>> Begin

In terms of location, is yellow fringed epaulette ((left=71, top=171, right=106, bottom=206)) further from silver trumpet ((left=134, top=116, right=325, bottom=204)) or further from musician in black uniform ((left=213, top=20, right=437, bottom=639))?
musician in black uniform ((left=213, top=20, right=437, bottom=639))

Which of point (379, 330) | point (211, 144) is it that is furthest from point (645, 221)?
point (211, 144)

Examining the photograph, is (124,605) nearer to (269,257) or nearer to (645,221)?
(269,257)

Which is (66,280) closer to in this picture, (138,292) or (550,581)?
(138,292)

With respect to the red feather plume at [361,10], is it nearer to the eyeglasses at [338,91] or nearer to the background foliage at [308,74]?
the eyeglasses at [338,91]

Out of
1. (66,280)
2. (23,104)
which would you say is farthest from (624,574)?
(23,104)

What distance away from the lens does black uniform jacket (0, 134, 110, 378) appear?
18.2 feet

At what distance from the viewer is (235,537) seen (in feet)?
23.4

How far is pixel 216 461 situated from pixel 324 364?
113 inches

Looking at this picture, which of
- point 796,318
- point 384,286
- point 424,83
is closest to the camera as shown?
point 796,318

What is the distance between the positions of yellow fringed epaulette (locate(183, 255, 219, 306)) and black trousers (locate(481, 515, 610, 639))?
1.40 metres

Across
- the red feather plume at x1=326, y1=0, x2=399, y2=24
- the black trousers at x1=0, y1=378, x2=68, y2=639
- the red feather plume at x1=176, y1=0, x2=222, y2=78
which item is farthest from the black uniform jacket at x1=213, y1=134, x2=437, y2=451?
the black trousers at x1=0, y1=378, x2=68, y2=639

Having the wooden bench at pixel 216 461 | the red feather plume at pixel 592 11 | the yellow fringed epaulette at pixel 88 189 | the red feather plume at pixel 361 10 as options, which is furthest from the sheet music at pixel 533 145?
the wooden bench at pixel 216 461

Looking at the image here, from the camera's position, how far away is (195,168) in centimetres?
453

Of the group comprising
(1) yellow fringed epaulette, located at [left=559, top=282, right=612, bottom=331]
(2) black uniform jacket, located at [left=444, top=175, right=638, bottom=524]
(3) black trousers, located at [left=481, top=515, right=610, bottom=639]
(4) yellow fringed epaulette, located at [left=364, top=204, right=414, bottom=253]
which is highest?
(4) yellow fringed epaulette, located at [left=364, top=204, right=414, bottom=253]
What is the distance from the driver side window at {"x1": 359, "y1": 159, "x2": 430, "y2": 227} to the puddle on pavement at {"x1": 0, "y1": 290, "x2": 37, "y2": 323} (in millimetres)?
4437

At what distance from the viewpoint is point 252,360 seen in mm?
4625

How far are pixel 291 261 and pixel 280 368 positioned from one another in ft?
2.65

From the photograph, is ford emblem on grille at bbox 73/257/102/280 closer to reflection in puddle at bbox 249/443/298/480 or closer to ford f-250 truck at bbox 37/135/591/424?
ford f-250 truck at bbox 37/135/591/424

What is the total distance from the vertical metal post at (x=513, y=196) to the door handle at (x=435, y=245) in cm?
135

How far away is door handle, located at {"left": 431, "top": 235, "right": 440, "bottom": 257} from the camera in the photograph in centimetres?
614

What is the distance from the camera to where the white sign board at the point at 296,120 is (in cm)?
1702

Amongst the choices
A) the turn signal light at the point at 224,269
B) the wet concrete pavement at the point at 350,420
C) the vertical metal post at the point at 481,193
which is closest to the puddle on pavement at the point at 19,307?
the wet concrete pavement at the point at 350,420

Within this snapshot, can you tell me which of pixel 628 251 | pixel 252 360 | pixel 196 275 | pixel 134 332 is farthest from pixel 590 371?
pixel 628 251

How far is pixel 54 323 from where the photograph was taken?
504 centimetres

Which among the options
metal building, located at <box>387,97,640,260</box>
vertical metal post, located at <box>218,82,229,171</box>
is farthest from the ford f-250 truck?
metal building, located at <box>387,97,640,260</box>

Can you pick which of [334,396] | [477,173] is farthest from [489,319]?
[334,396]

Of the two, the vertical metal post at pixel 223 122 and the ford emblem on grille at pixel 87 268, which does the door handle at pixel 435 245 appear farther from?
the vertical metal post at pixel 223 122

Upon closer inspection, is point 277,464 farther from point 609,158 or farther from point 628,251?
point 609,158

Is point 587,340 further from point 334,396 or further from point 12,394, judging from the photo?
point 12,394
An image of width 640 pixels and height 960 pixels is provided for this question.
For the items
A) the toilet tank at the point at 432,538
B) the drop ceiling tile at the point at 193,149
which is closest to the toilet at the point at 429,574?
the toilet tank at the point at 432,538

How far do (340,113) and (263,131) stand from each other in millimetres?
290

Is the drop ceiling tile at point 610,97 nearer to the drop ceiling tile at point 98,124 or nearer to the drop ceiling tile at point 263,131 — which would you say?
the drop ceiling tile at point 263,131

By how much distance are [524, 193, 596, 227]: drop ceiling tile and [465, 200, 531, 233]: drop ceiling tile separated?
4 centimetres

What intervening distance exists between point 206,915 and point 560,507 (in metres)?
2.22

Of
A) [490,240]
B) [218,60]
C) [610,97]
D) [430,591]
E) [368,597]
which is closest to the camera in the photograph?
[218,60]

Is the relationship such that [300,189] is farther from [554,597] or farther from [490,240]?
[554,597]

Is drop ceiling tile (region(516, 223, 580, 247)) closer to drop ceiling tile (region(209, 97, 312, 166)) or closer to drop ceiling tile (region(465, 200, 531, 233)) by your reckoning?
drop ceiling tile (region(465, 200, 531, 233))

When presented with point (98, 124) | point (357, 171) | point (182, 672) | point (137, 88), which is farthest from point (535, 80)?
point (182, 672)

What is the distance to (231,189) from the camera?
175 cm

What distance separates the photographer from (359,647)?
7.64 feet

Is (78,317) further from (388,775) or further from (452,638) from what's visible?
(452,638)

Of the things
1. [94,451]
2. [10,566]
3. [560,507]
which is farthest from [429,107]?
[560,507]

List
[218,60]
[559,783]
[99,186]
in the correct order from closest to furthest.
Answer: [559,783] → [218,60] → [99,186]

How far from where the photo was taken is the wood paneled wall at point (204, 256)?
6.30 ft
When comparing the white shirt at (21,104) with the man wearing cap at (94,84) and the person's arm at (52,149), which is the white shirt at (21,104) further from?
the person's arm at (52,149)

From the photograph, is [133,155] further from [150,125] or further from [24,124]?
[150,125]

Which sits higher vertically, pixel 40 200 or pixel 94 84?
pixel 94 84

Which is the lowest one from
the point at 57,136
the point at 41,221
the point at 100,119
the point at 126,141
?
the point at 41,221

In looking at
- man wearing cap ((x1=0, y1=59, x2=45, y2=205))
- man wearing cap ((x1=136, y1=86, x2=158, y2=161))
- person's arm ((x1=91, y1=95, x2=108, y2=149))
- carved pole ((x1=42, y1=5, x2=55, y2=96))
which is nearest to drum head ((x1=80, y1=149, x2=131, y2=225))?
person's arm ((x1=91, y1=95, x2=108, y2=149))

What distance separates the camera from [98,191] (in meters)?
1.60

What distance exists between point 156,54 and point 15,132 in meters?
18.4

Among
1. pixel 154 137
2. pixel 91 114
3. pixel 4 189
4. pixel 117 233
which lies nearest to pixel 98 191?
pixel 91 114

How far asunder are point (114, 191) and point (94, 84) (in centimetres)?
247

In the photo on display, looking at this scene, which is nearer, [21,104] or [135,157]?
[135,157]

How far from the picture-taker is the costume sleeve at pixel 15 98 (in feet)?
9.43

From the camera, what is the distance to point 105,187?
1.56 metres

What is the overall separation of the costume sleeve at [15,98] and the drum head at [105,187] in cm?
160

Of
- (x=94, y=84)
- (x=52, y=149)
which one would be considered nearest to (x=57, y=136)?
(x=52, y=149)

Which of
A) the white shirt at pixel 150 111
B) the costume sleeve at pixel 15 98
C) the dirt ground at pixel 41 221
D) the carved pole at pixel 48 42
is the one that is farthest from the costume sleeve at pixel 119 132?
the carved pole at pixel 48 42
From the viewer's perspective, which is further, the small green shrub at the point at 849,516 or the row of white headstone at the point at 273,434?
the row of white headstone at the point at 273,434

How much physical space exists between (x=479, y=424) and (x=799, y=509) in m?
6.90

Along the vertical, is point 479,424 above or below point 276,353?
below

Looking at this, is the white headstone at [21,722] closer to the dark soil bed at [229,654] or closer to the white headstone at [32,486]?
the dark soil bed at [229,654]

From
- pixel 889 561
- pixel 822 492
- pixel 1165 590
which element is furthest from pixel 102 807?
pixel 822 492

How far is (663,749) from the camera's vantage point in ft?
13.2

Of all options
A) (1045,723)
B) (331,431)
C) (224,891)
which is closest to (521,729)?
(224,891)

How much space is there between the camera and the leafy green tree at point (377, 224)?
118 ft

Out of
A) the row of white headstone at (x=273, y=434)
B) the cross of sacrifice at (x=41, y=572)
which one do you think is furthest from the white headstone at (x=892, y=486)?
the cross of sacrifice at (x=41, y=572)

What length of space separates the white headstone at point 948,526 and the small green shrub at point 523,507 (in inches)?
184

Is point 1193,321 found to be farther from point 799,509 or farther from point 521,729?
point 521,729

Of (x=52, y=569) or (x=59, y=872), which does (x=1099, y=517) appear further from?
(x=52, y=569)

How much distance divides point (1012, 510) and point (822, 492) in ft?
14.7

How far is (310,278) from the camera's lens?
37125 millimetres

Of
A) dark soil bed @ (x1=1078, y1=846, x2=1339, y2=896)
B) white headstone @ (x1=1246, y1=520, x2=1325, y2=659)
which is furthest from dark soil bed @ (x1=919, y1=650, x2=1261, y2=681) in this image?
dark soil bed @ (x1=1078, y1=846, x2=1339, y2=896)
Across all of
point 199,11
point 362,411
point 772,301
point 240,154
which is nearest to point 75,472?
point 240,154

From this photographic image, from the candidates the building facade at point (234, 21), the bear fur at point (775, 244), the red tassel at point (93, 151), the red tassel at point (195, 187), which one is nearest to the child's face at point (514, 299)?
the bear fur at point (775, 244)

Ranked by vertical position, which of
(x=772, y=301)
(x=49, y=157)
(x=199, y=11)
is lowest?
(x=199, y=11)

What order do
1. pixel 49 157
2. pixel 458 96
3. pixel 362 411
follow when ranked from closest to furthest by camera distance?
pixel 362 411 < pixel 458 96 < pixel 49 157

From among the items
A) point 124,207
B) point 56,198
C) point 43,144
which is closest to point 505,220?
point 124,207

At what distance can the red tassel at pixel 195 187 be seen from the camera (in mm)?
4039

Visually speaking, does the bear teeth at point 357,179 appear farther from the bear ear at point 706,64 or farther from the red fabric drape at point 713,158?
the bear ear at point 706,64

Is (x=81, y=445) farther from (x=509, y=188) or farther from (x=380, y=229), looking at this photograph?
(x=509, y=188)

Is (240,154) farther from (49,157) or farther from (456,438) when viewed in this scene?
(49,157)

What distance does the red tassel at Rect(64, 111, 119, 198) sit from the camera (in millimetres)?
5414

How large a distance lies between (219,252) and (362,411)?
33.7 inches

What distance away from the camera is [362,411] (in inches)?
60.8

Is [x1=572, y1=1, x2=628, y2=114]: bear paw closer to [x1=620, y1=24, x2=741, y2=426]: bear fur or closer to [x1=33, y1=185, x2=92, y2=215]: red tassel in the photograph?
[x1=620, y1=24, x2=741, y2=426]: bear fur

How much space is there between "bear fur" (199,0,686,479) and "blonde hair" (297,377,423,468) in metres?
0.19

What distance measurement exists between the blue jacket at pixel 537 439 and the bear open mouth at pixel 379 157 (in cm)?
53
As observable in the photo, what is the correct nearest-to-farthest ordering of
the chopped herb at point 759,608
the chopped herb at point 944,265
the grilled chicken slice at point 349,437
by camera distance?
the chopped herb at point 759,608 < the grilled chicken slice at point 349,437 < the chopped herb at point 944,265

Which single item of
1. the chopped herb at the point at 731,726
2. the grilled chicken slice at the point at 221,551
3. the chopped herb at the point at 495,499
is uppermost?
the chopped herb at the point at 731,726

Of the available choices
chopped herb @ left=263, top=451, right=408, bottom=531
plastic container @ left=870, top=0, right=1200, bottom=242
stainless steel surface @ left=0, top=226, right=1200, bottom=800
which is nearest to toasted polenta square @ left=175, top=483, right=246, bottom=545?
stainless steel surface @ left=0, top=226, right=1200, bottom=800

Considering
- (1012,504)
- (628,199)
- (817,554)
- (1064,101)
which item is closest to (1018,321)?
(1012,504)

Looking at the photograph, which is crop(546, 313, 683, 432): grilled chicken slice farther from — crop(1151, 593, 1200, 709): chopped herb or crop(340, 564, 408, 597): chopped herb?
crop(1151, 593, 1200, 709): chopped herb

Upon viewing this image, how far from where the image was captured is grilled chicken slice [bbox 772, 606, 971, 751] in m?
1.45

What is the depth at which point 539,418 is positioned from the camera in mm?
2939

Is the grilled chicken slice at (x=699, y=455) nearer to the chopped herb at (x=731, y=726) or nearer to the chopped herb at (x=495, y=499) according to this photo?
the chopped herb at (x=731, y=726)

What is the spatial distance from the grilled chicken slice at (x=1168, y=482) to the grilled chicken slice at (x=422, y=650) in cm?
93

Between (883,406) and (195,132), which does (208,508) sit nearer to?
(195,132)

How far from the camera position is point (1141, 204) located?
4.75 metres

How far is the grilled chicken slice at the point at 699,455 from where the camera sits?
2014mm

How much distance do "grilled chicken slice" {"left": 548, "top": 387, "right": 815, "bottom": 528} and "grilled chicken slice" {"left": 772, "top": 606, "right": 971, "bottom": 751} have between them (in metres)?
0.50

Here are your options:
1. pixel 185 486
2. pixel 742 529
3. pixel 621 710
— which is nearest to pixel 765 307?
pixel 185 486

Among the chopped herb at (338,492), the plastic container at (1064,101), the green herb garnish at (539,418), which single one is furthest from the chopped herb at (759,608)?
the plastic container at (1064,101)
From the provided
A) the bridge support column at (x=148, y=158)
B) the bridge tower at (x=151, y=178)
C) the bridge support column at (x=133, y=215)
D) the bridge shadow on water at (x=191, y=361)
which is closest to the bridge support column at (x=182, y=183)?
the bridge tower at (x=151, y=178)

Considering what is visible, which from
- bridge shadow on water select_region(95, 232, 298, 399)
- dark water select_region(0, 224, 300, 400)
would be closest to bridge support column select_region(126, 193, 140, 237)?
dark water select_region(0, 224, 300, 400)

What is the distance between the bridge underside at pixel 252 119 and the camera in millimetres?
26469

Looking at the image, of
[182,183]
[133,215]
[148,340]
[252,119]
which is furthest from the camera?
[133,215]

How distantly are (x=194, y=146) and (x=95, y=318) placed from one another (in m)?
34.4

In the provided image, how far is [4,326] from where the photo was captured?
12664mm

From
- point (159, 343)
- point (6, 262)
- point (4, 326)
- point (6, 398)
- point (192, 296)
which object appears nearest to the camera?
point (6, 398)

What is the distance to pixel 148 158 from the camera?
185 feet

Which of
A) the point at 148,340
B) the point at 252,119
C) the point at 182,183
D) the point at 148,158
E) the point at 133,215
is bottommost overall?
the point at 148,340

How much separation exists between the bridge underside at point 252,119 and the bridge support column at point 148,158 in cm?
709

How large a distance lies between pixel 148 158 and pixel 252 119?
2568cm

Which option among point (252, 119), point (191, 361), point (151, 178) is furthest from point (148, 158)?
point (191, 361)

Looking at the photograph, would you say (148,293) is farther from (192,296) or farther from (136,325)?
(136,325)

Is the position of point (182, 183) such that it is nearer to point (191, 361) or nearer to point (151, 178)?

>> End

PROBLEM DETAILS ::
Duplicate, word for word, the part of the listing above that opens with the line containing "From the photograph, is ford" and closes with the line containing "504 centimetres", including both of those lines.

WRITTEN ANSWER ::
From the photograph, is ford emblem on grille at bbox 73/257/102/280 closer to reflection in puddle at bbox 249/443/298/480 or closer to ford f-250 truck at bbox 37/135/591/424?
ford f-250 truck at bbox 37/135/591/424

What is the total distance from the vertical metal post at (x=513, y=196) to the door handle at (x=435, y=245) in cm?
135

How far away is door handle, located at {"left": 431, "top": 235, "right": 440, "bottom": 257} from the camera in the photograph in centimetres?
614

What is the distance from the camera to where the white sign board at the point at 296,120 is (in cm)?
1702

Amongst the choices
A) the turn signal light at the point at 224,269
B) the wet concrete pavement at the point at 350,420
C) the vertical metal post at the point at 481,193
which is closest to the puddle on pavement at the point at 19,307?
the wet concrete pavement at the point at 350,420

Within this snapshot, can you tell me which of pixel 628 251 | pixel 252 360 | pixel 196 275 | pixel 134 332 is farthest from pixel 590 371?
pixel 628 251

How far is pixel 54 323 from where the photograph was taken?
504 centimetres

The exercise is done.